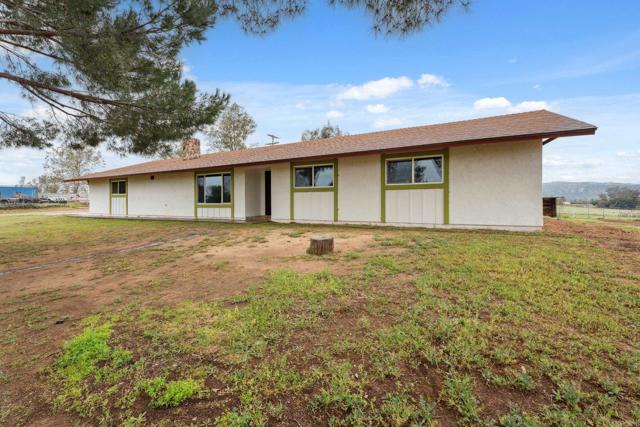 Detail Gallery Image 2 of 49 For 1375 Pine St,, Ramona,  CA 92065 - 3 Beds | 2 Baths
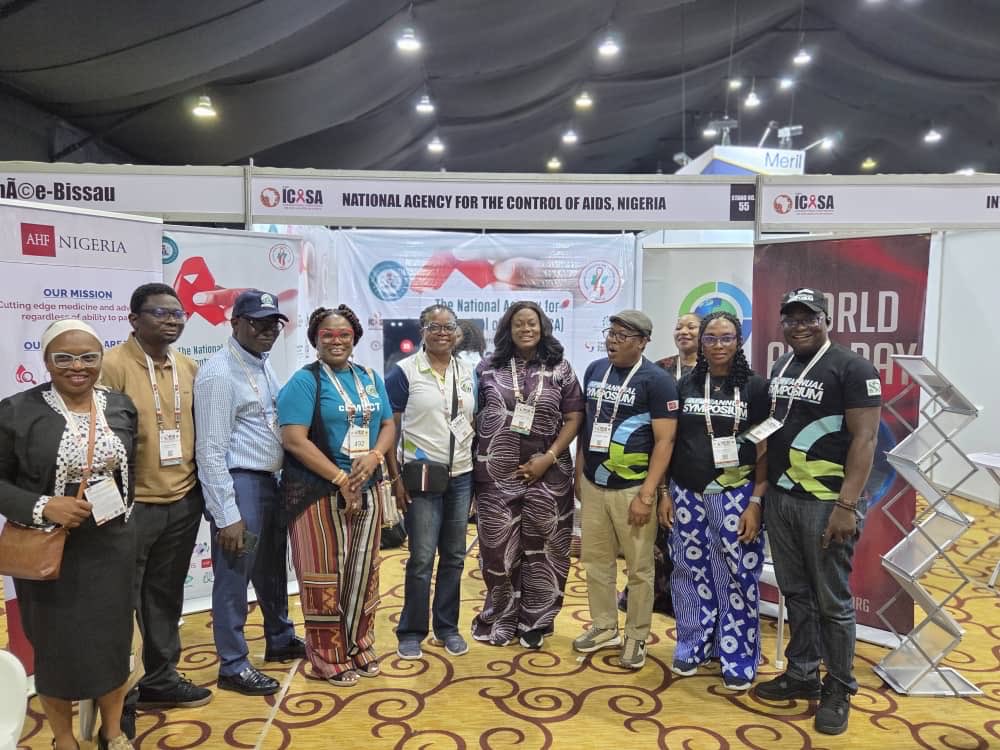 NACANigeria's tweet photo. Under the theme “Africa in Action,” Dr. Temitope showcased Nigeria’s bold strides toward ending AIDS, TB, and Malaria through the Sector-Wide Approach (SWAp) and the Nigeria Health Sector Renewal Investment Initiative.
#naca #endaidswithnaca #aidsfree #HIV #hivprevention https://t.co/MCFZK3HQEo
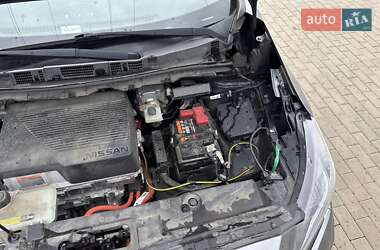 Хэтчбек Nissan Leaf 2019 в 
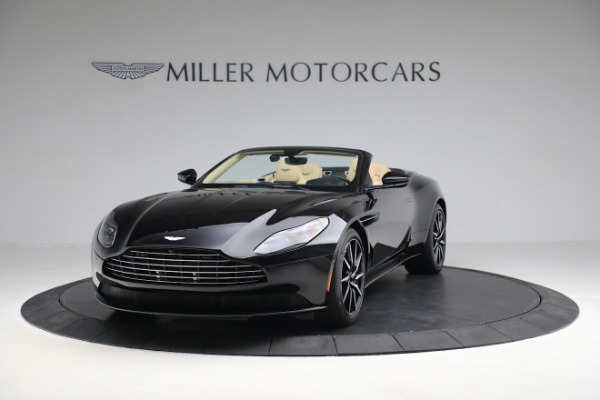 Used 2019 Aston Martin DB11 Volante for sale $139,900 at Rolls-Royce Motor Cars Greenwich in Greenwich CT 06830 11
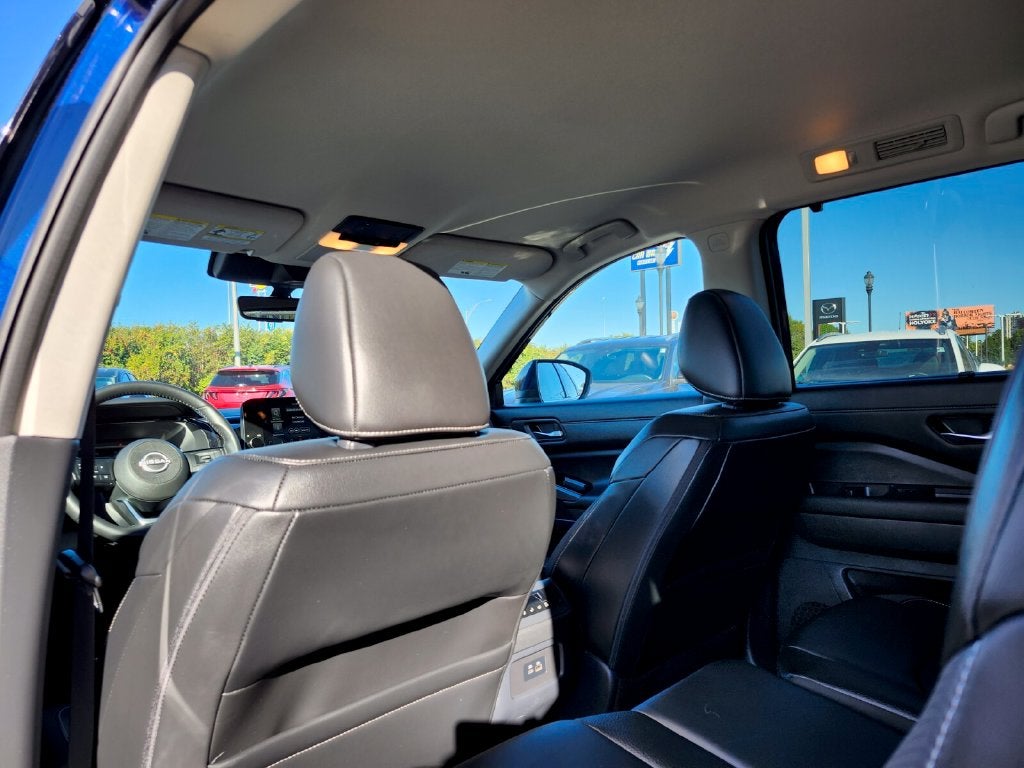 2025 Nissan Pathfinder SL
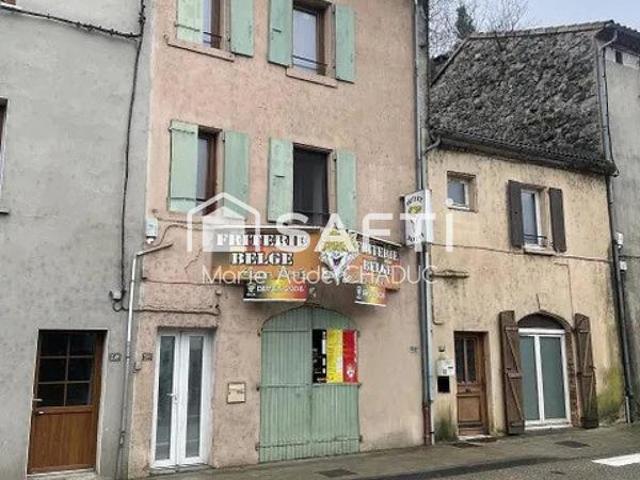Immeuble 105 m2 sur trois niveaux, cour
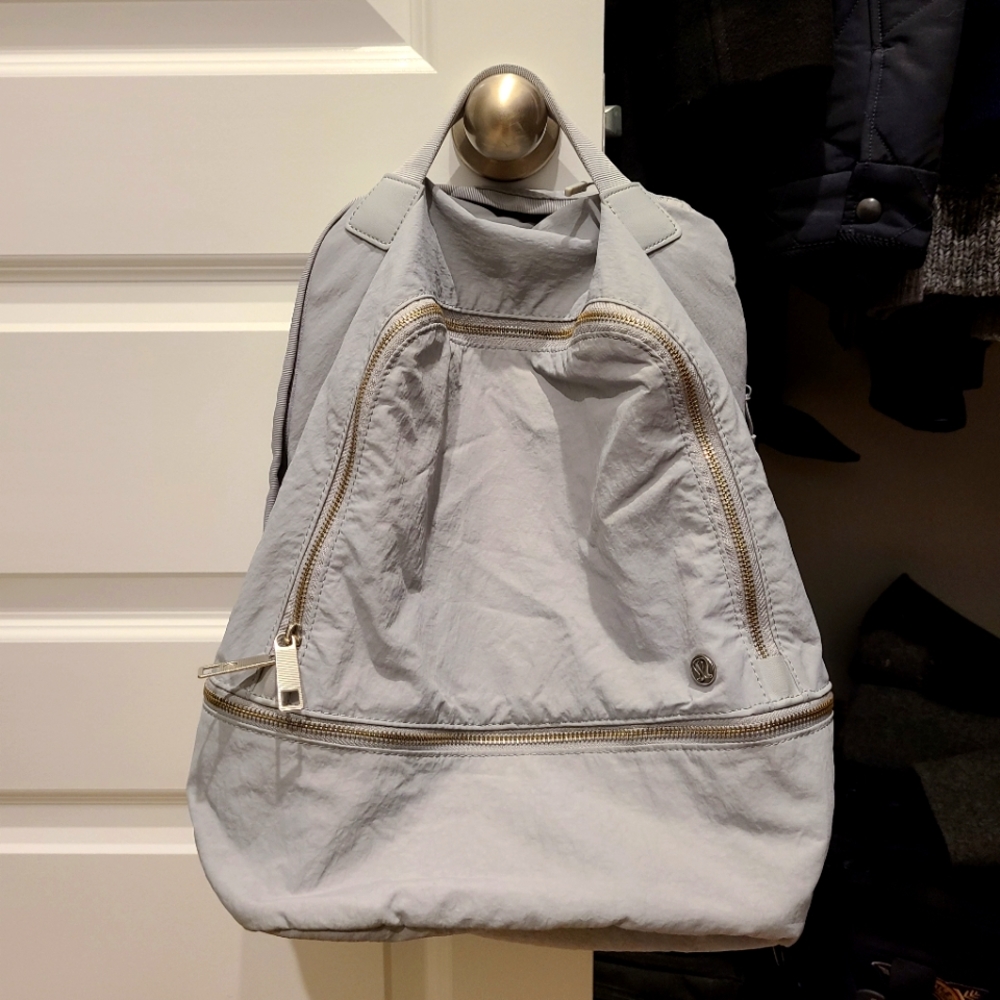 EUC Lululemon City Adventurer 17L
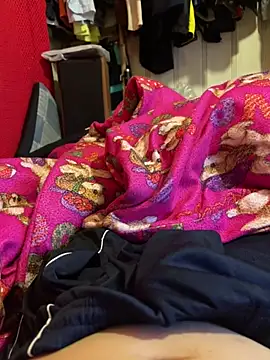 Snapshot of A6229 chatting on December 11, 11:00 pm A6229 online show from December 11, 11:00 pm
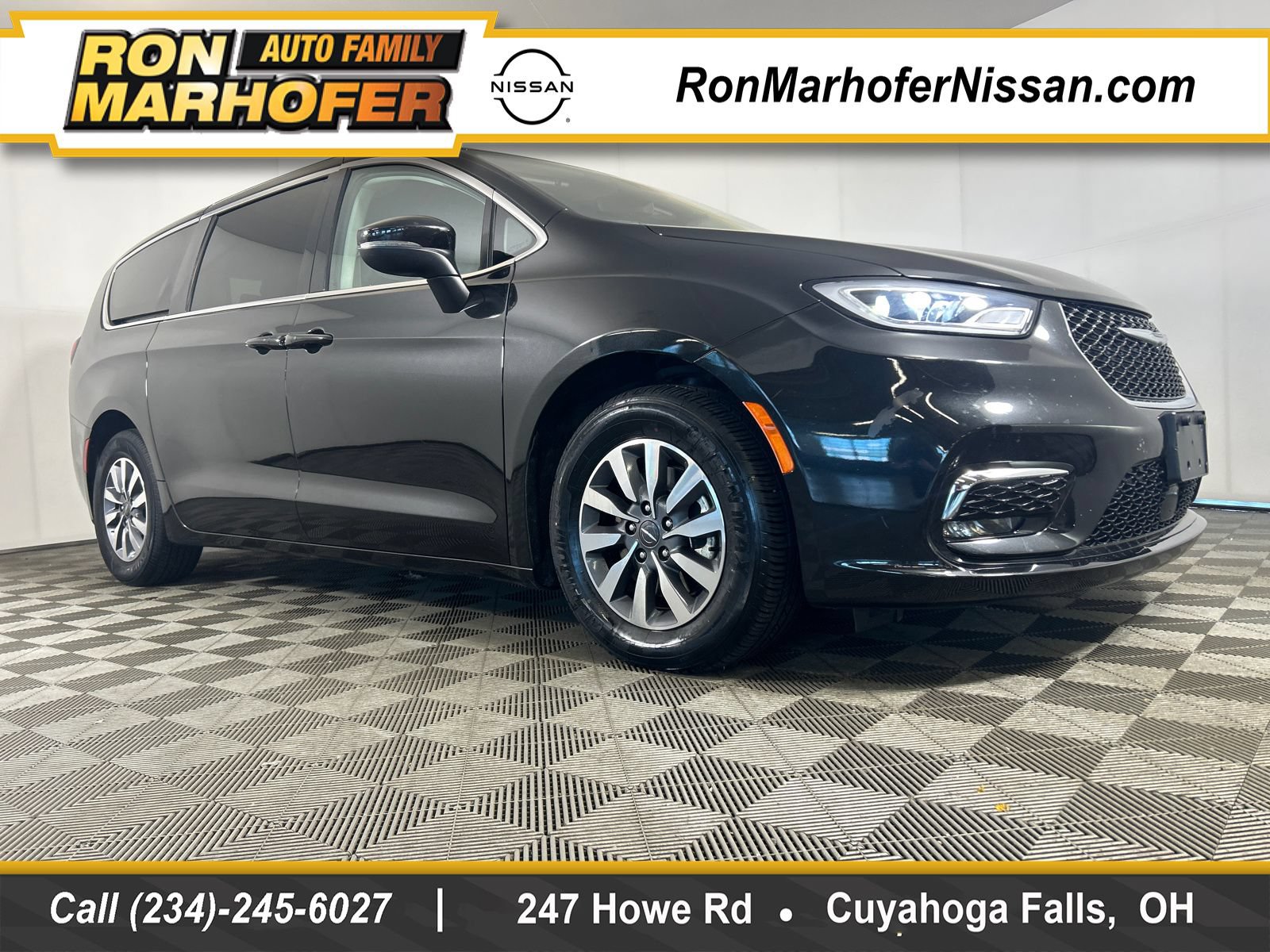 Used 2023 Chrysler Pacifica Touring-L FWD image 1
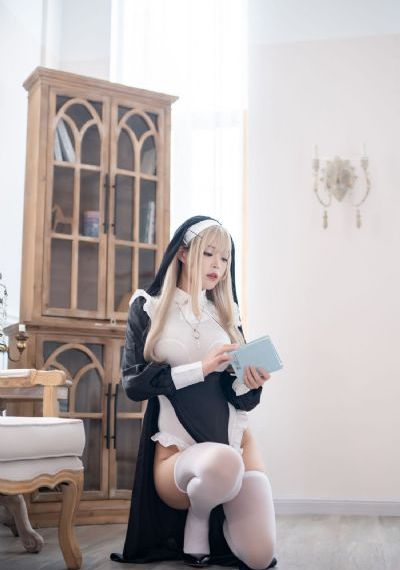 美女被操在线免费观看_国语版高清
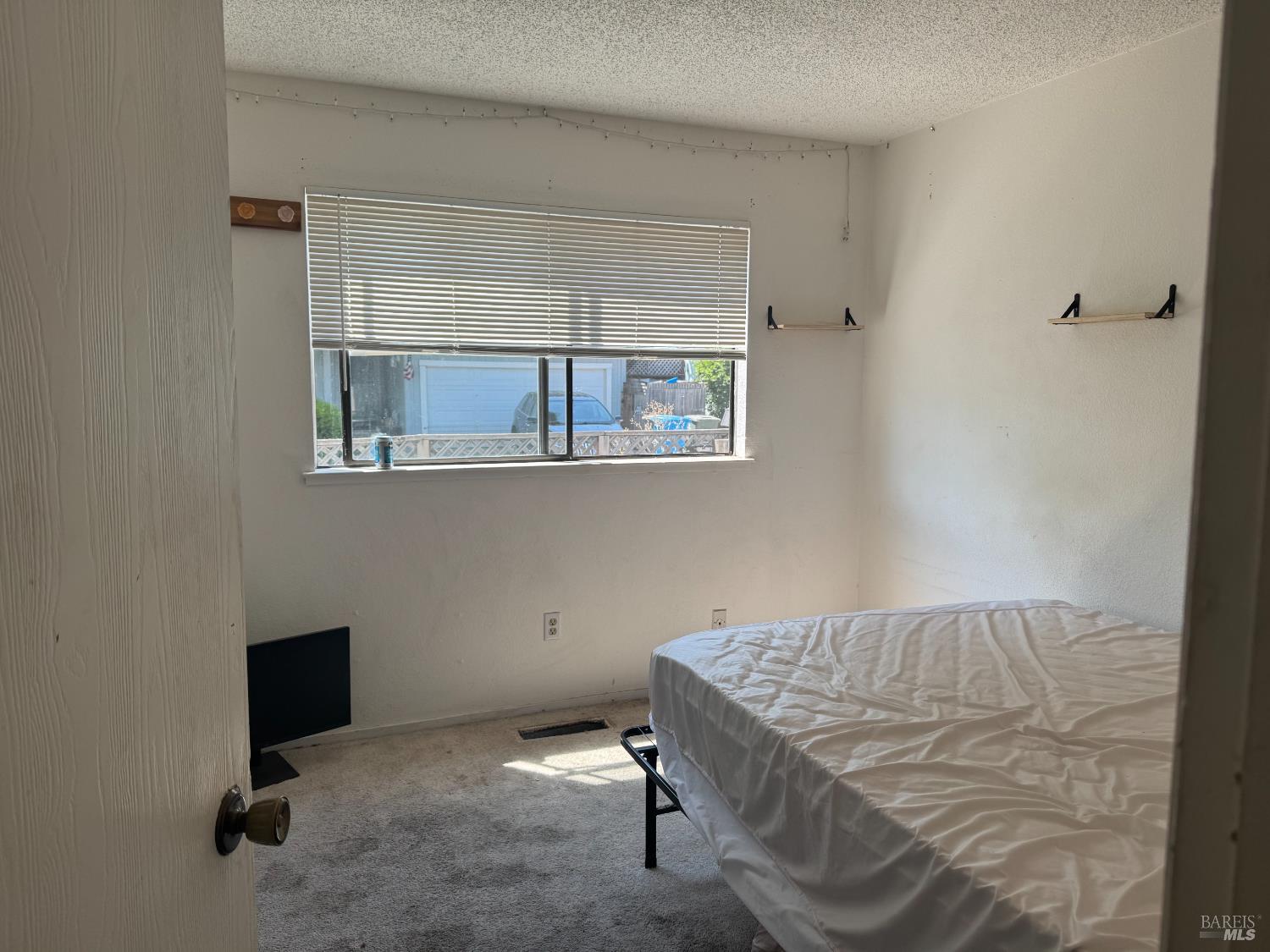 Detail Gallery Image 10 of 13 For 2467 College Park Cir, Santa Rosa,  CA 95401 - 2 Beds | 2 Baths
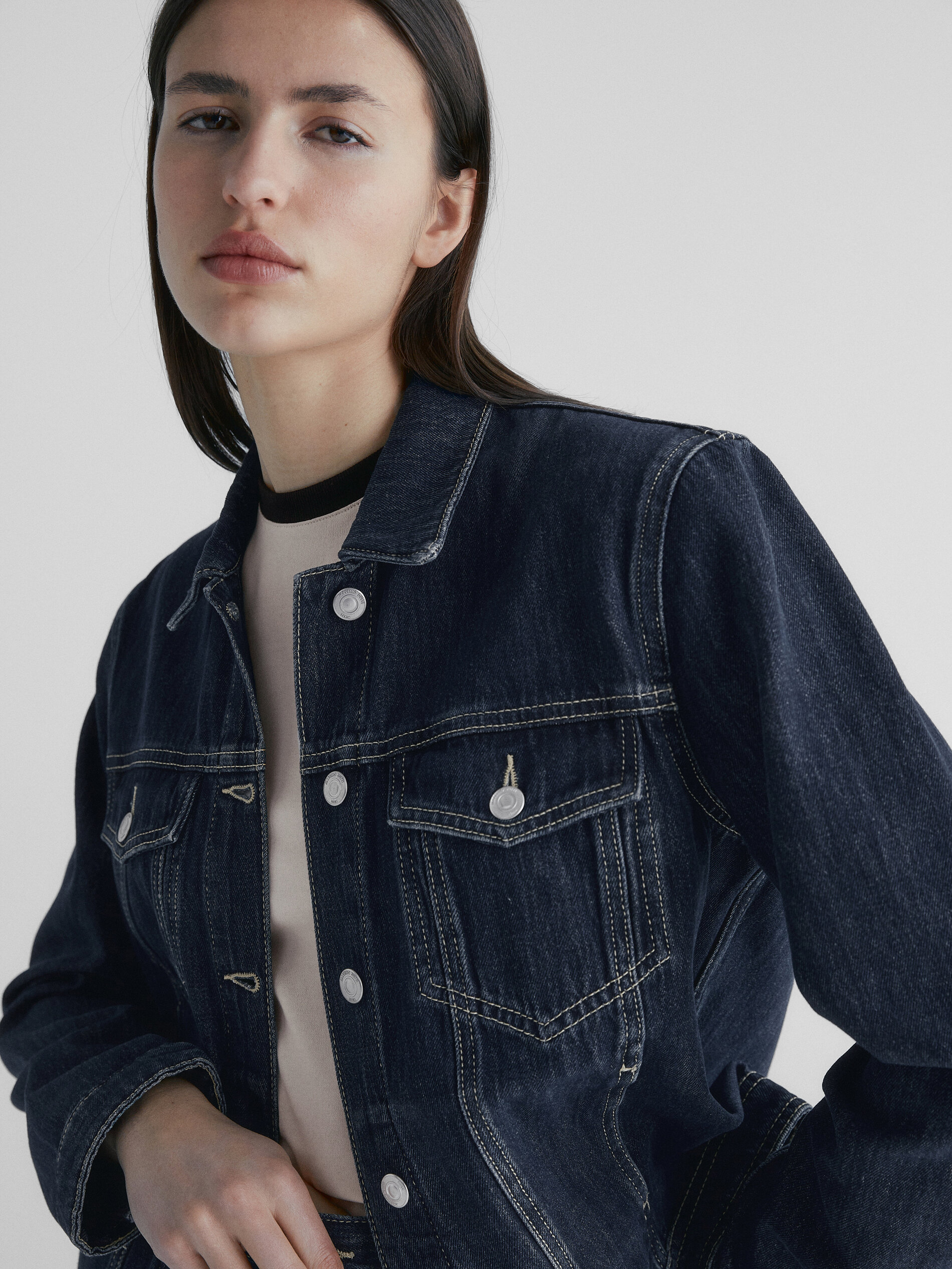 Jaqueta jeans estilo caminhoneiro - AZUL ESCURO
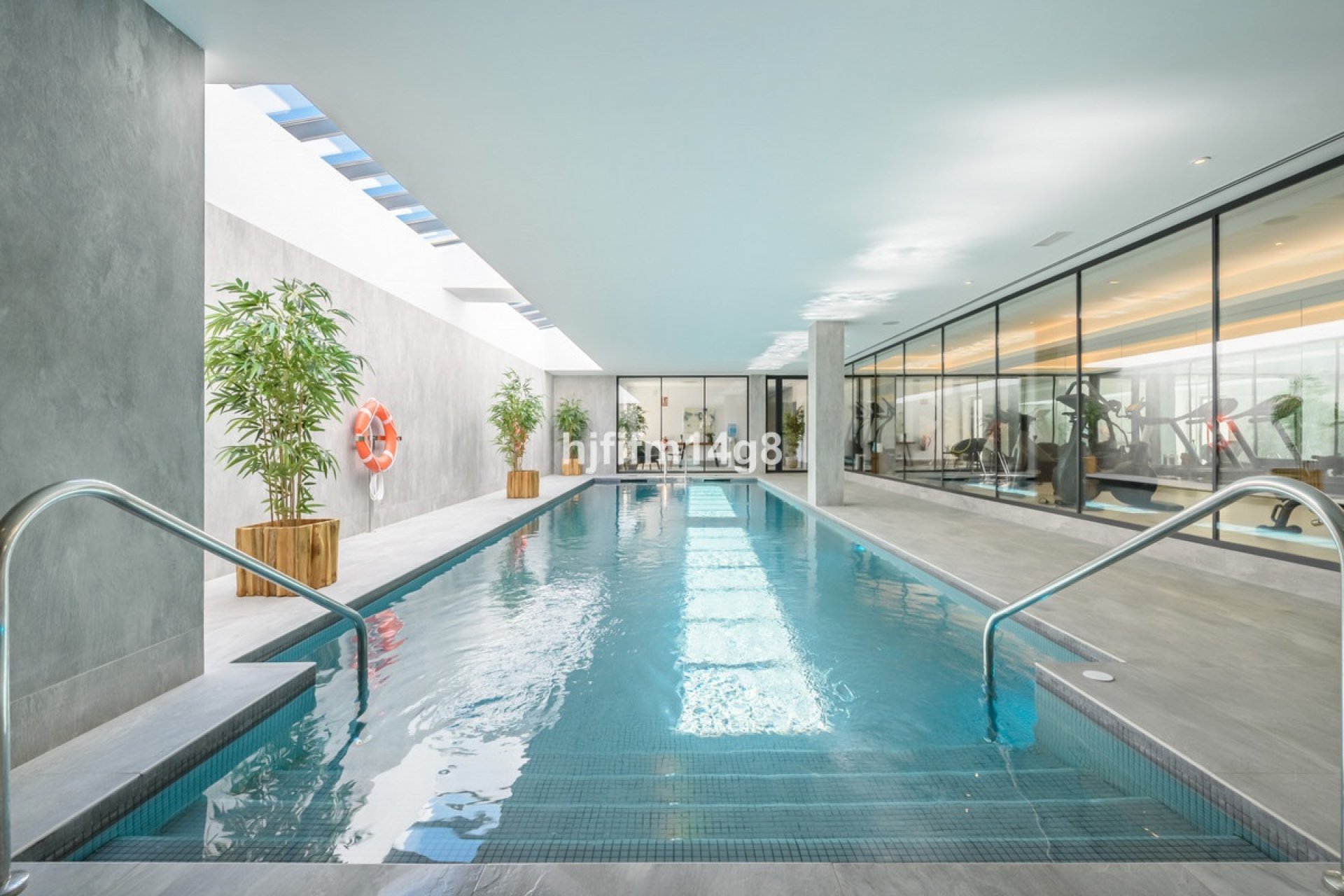Resale - apartment - Marbella - Nueva Andalucía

※

### Task directions:
Return every entry word for word, leaving the pictures out.

### Output of the exercise:
 Detail Gallery Image 2 of 49 For 1375 Pine St,, Ramona,  CA 92065 - 3 Beds | 2 Baths
 NACANigeria's tweet photo. Under the theme “Africa in Action,” Dr. Temitope showcased Nigeria’s bold strides toward ending AIDS, TB, and Malaria through the Sector-Wide Approach (SWAp) and the Nigeria Health Sector Renewal Investment Initiative.
#naca #endaidswithnaca #aidsfree #HIV #hivprevention https://t.co/MCFZK3HQEo
 Хэтчбек Nissan Leaf 2019 в 
 Used 2019 Aston Martin DB11 Volante for sale $139,900 at Rolls-Royce Motor Cars Greenwich in Greenwich CT 06830 11
 2025 Nissan Pathfinder SL
Immeuble 105 m2 sur trois niveaux, cour
 EUC Lululemon City Adventurer 17L
 Snapshot of A6229 chatting on December 11, 11:00 pm A6229 online show from December 11, 11:00 pm
 Used 2023 Chrysler Pacifica Touring-L FWD image 1
 美女被操在线免费观看_国语版高清
 Detail Gallery Image 10 of 13 For 2467 College Park Cir, Santa Rosa,  CA 95401 - 2 Beds | 2 Baths
 Jaqueta jeans estilo caminhoneiro - AZUL ESCURO
Resale - apartment - Marbella - Nueva Andalucía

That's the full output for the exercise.